— Start of Excerpted text —

Celebrate the Rainbow!

Lesbian, gay, bisexual, transgendered and questioning (LGBTQ) parents, students, and staff provide valuable insight on what works well and where improvements can be made to support LGBTQ health and well-being in schools.  In addition, LGBTQ school members bring their unique culture, history, and perspectives that enrich the whole school community. We encourage members of the LGBTQ community to play an active role in schools, to build awareness and support strategies that enhance school health and well-being. We also encourage school communities to increase their own awareness of LGBTQ issues and rights.

LGBTQ Students and the Ministry of Education

To support LGBTQ student education, the Ministry of Education has produced an Equity and Inclusive Education Strategy in which all students, parents, and other members of the school community are welcomed and respected, and every student is supported and inspired to succeed in a culture of high expectations for learning. For more information on Ontario's Well-being Strategy for Education, visit  http://www.edu.gov.on.ca/eng/about/Wellbeing2.html.

Gay Straight Alliances (GSAs) and School Positive Space at School

Supportive school staff make students feel safer, miss less school, and consider college or university more often. Students in schools with a Gay-Straight Alliance (GSA) are more likely to feel like they belong than students in schools without GSAs. Research has also shown that when schools have anti-bullying policies that include harassment based on sexual orientation, there is a lower incidence of homophobic remarks and verbal harassment, and higher rates of intervention by teachers. Enacting these measures can help to make the school experience a vastly more positive one for LGBTQ students.

— End of Excerpted text —
— Start of Data entries —

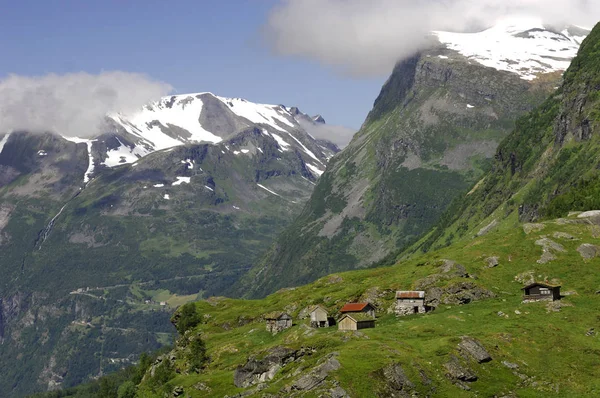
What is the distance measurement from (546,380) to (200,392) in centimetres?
6037

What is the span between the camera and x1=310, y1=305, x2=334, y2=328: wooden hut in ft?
531

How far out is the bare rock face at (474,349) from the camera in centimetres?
11962

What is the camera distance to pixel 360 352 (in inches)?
4663

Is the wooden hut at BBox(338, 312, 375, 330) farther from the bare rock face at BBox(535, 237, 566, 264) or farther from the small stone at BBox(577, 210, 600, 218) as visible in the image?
the small stone at BBox(577, 210, 600, 218)

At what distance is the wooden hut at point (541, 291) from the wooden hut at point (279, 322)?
5104 cm

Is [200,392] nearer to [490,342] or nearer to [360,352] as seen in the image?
[360,352]

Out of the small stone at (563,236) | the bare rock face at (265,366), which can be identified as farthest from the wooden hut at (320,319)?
the small stone at (563,236)

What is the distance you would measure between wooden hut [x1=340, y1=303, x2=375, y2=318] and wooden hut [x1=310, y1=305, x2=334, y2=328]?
4762mm

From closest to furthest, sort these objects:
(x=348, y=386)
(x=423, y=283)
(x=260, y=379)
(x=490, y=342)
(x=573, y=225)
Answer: (x=348, y=386)
(x=490, y=342)
(x=260, y=379)
(x=423, y=283)
(x=573, y=225)

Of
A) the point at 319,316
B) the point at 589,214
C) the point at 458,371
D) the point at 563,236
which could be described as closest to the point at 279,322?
the point at 319,316

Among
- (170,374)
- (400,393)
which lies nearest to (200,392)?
(170,374)

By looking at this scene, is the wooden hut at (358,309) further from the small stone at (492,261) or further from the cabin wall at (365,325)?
the small stone at (492,261)

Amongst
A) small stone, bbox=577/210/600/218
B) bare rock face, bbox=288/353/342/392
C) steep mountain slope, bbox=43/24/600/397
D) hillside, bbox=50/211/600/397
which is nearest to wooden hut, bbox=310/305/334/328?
hillside, bbox=50/211/600/397

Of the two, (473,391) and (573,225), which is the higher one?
(573,225)
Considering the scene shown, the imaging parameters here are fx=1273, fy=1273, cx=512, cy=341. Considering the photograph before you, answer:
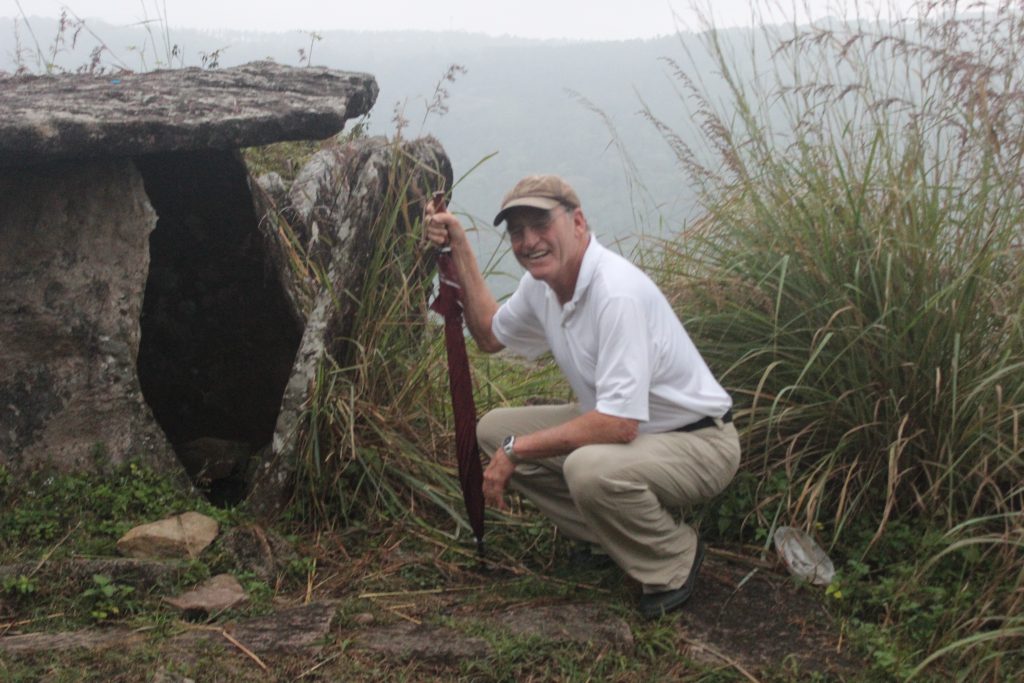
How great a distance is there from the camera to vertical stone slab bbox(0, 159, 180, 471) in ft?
17.2

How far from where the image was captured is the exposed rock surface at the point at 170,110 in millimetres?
4941

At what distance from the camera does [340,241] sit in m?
5.52

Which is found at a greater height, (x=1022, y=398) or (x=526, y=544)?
(x=1022, y=398)

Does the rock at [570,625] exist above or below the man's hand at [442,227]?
below

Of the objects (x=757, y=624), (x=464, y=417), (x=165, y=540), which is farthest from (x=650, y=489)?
(x=165, y=540)

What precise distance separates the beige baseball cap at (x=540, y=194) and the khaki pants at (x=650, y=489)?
32.9 inches

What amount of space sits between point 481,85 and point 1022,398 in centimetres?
3542

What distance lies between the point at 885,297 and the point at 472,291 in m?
1.57

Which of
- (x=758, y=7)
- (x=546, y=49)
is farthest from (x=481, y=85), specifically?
(x=758, y=7)

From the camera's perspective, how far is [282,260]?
5.93 meters

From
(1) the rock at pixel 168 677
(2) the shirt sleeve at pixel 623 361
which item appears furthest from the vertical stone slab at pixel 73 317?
(2) the shirt sleeve at pixel 623 361

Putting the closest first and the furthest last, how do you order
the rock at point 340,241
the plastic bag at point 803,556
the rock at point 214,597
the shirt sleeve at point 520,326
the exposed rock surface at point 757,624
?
the exposed rock surface at point 757,624
the rock at point 214,597
the plastic bag at point 803,556
the shirt sleeve at point 520,326
the rock at point 340,241

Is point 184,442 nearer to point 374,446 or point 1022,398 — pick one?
point 374,446

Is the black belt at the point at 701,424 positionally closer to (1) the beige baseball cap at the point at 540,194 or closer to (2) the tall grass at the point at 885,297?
(2) the tall grass at the point at 885,297
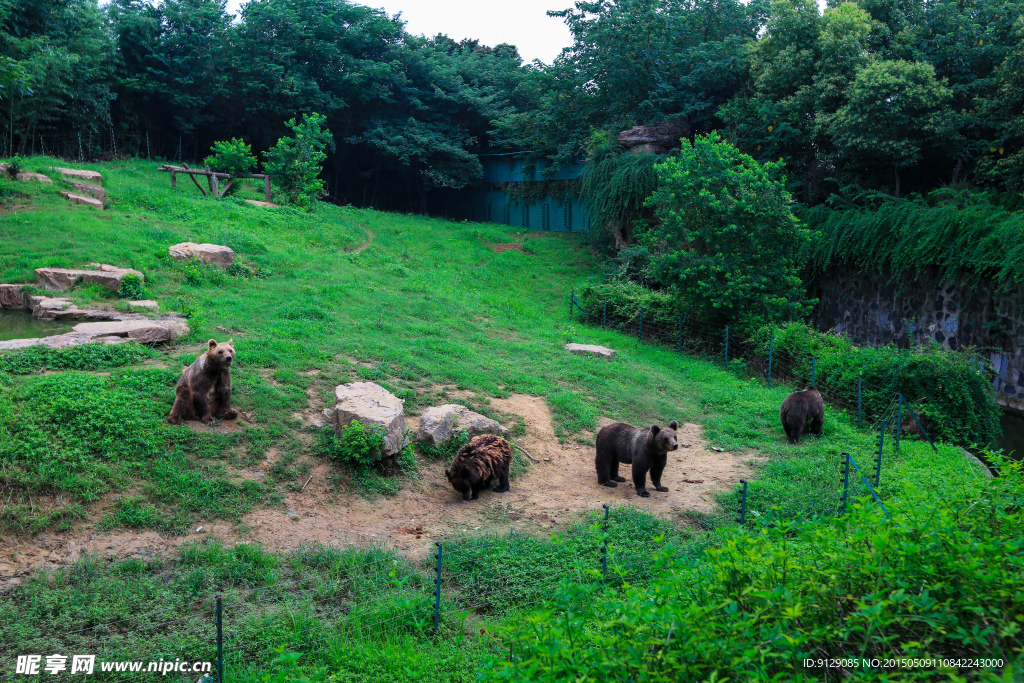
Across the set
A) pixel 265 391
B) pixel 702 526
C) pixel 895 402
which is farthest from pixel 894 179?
pixel 265 391

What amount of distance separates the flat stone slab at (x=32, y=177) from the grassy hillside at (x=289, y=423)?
0.60 meters

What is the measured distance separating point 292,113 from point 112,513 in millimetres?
27580

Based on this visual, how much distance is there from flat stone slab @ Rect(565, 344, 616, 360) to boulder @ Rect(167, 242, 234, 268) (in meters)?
8.23

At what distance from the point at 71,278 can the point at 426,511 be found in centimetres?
956

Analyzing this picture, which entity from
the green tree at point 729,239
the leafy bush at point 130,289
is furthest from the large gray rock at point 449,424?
the green tree at point 729,239

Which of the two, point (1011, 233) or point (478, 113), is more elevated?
point (478, 113)

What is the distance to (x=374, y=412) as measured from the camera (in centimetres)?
870

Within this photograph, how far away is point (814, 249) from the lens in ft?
63.8

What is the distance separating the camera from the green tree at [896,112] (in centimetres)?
1730

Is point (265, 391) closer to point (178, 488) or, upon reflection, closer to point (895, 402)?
point (178, 488)

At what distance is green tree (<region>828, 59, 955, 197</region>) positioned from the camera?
681 inches

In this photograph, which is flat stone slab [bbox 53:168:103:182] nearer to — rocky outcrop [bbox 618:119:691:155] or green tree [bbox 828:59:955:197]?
rocky outcrop [bbox 618:119:691:155]

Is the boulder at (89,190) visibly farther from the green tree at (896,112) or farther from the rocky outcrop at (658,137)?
the green tree at (896,112)

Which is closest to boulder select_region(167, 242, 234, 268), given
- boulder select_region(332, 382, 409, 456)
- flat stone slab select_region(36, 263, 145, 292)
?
flat stone slab select_region(36, 263, 145, 292)
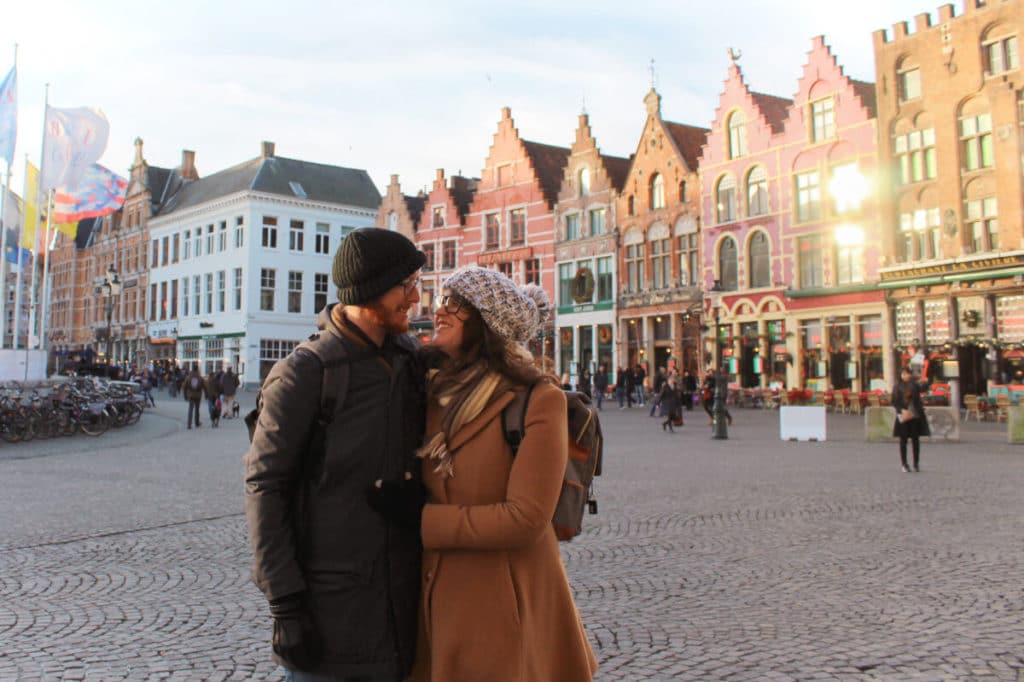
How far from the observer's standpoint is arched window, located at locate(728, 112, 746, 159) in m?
36.4

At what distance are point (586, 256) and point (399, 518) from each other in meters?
40.8

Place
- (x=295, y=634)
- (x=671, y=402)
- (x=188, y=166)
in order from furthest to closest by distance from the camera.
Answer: (x=188, y=166)
(x=671, y=402)
(x=295, y=634)

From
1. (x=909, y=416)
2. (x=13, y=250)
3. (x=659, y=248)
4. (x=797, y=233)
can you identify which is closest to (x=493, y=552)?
(x=909, y=416)

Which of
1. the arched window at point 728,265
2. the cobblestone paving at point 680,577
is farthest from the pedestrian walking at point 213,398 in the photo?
the arched window at point 728,265

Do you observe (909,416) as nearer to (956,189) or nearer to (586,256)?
(956,189)

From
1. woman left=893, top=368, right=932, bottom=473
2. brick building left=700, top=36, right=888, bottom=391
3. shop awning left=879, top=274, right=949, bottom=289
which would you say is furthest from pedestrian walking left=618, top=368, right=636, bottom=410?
woman left=893, top=368, right=932, bottom=473

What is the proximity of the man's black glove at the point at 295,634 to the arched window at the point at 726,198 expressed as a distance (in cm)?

— End of Data entries —

*Objectives*:
A. According to the text on LGBTQ support in schools, how do students in schools with a Gay-Straight Alliance differ from students in schools without one?
B. Write a continuation of the text on LGBTQ support in schools, picking up right after its final sentence.

*Results of the exercise*:
A. They are more likely to feel like they belong.

B.
What is a GSA?
Gay-Straight Student Alliances (GSAs) are student-run and teacher supported, school-based groups that promote welcoming, caring, respectful safe and inclusive spaces for LGBTQ students and their allies. GSAs help LGBTQ students feel valued, respected, and empowered. They help build awareness for the whole school. It creates opportunity for interested students to become allies. A successful GSA promotes healthy relationships and welcomes diverse people in the school community.
Why have a GSA?
LGBTQ students may have particular challenges as they grow and develop. They may have more questions and concerns about how to talk to friends and family about their sexual orientation, gender identity or gender expression. Many may be isolated because they are afraid of rejection or bullying from others. These students can be the most marginalized students in your school.

LGBTQ students suffer disproportionately from bullying and harassment, family disownment and conflict, homelessness, depression, suicide and suicidal ideation, and substance misuse. They are also much more likely to report skipping school due to safety concerns, and are more than twice as likely to report that they are not planning to pursue post-secondary education. When LGBTQ students do not see themselves reflected or acknowledged anywhere, it compounds their sense of isolation and undermines their ability to form a healthy self-concept.

GSAs can create a positive, caring, school climate that help LGBTQ students to have improved self‐esteem, friendships and supports, and confidence to be successful at school.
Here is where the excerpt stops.